Da qualche settimana nel domino bancario si è aggiunta un’altra tessera: quella politica. A metà maggio, infatti, è stata presentata una lunga interrogazione parlamentare (il senatore Gianni Girotto del M5S ne è il primo firmatario, con Enrico Cappelletti e Laura Botticci) nella quali i dubbi, le criticità e le accuse, che hanno preso corpo durante la primvera calda degli istituti veneti, sono stati riscodellati, con tanto di sospetti aggiunti in ultimo sul tavolo del ministro dell’economia Carlo Padoan. Nel testo c’è un passaggio che richiama l’ennesima querelle sulla trasparenza del rapporto tra controllore e controllato. «Certo è che la Popolare di Vicenza – si legge nel documento depositato agli atti del Senato il 14 maggio scorso – ha sempre fatto il possibile per mantenere ottimi rapporti con i suoi controllanti. A Vicenza a nessuno è passato inosservato l’acquisto del prestigioso Palazzo Repeta, storica sede di Banca d’Italia che la banca centrale è stata costretta a lasciar chiuso per cinque anni perché non riusciva a venderlo. Fino a… quando si è fatta avanti la Popolare per comprarlo».

Ma se gli addebiti a Veneto Banca, almeno quelli penalmente più connotati, si sono materializzati in primavera poche ore prime dell’assemblea del 18 aprile, i dubbi sulla congruità del reale valore delle azioni della Popolare di Vicenza si erano materializzati già nel 2004. Era stata l’associazione dei consumatori Adusbef per prima a porsi una serie di domande poi sfociate in un esposto presentato nel 2008 alla Procura della Repubblica di Vicenza e «recentemente integrato», ci spiega Elio Lannutti, leader storico dell’associazione, un passato da senatore nell’Idv e un presente da saggista specializzato nei temi che legano finanza, mondo bancario e vessazioni ai danni del cittadino.

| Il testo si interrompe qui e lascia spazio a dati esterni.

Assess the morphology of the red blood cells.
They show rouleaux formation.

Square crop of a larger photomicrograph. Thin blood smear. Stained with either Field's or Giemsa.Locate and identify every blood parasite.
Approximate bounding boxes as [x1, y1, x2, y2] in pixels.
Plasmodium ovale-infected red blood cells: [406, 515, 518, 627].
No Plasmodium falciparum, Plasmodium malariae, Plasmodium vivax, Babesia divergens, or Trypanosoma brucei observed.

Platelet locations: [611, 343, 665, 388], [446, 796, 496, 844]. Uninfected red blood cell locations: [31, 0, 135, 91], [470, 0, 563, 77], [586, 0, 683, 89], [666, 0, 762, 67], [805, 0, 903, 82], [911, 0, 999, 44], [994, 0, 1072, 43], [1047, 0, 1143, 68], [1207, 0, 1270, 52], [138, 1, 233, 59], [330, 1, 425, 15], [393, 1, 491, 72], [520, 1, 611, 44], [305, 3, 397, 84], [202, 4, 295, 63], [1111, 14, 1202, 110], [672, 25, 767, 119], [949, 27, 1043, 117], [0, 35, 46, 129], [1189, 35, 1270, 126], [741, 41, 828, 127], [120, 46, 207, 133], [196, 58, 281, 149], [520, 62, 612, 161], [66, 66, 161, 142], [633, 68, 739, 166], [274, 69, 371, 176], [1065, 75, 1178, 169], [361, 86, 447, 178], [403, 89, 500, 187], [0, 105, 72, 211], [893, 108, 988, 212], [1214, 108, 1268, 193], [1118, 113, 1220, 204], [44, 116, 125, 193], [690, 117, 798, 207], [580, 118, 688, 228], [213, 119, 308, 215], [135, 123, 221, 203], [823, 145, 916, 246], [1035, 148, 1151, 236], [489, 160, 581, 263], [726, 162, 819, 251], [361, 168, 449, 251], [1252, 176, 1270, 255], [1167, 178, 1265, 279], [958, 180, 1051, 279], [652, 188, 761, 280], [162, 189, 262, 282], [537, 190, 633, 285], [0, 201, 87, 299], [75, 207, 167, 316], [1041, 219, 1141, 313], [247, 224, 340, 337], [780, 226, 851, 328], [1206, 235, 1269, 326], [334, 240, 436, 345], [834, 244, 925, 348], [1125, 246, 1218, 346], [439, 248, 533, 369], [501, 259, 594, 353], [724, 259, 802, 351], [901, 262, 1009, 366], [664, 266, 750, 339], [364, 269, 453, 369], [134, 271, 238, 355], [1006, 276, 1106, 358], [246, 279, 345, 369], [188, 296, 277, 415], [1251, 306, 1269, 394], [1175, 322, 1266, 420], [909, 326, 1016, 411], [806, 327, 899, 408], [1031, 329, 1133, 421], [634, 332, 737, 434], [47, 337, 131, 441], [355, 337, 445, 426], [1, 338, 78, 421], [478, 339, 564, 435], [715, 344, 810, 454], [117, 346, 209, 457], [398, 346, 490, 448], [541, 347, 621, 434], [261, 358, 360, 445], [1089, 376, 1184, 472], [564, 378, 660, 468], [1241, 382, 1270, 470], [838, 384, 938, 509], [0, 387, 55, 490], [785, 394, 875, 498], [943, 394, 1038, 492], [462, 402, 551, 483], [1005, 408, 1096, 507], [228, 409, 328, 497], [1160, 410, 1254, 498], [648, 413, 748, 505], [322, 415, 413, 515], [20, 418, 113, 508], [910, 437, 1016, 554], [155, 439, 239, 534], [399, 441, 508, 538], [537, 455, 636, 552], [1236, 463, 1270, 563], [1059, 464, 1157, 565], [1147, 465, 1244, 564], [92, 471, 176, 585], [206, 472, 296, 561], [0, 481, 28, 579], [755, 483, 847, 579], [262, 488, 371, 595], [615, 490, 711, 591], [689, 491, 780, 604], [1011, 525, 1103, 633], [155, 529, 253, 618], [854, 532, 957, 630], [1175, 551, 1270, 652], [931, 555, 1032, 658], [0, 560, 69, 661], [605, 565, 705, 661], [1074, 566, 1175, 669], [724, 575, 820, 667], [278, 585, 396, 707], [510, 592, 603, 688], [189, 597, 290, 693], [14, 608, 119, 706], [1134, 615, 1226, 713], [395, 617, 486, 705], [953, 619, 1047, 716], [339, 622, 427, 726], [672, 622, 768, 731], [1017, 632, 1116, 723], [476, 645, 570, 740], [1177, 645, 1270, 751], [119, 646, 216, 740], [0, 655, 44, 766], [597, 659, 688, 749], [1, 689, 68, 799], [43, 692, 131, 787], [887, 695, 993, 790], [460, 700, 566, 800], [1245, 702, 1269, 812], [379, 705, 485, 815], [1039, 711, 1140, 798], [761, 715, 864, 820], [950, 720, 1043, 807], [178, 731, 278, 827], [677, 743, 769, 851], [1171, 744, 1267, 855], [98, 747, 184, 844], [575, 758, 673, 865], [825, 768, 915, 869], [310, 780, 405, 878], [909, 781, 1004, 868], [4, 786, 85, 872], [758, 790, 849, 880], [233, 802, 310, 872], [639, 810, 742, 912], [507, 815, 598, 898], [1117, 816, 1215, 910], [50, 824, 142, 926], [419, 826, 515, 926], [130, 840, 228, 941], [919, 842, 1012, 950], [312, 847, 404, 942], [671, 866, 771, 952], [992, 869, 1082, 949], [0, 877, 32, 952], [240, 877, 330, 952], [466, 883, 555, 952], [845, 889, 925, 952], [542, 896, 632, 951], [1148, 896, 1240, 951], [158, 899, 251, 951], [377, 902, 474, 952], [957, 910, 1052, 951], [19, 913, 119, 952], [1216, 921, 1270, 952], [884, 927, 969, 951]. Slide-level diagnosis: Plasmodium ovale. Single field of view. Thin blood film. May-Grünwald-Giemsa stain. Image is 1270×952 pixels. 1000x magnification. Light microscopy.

Lannutti non è tenero con la Popolare di Vicenza. Descrive il suo presidente, Gianni Zonin, come una sorta di dominus che dispiega la sua influenza grazie a relazioni di primissimo piano sia nella città del Palladio che in quella Eterna. Vede nell’ex ragioniere generale dello Stato, Andrea Monorchio, «una delle figure di spicco di questo network», in cui troverebbe posto anche «l’attuale governatore della Bce Mario Draghi», già numero uno di Bankitalia. Lannutti chiede lumi alla Procura della Repubblica di Vicenza «in merito alle segnalazioni fatte negli anni» sul conto dell’istituto di via Framarin (la materia nel suo complesso sarà oggetto di un altro approfondimento di Vvox.it). Sul decreto del governo Renzi che impone la trasformazione in spa e l’apertura al mercato globale, scardinando l’istituto cooperativo per cui in assemblea il voto di chi ha una azione vale tanto quanto quello di chi ne ha mille o cinquemila, Lannutti la pensa come i critici della liberalizzazione, ovvero come le stesse popolari coinvolte. «Si tratta di una manovra – rimarca l’ex parlamentare – architettata dai signori della finanza internazionale in modo che il risparmio locale, raccolto e gestito, almeno in astratto, anche in ossequio a criteri mutualistici o solidaristici, finisca nel fondo Black Rock di turno. È vero che le nostre popolari la nostra fiducia spesso non se la sono meritata. Ma è altrettanto vero che il patrimonio umano rappresentato da tanti correntisti onesti non va immolato sull’altare della finanza pirata. Ed è per questo – aggiunge l’ex senatore – che auspichiamo un intervento della Consulta che sancisca come incostituzionale quel decreto», divenuto legge a fine marzo.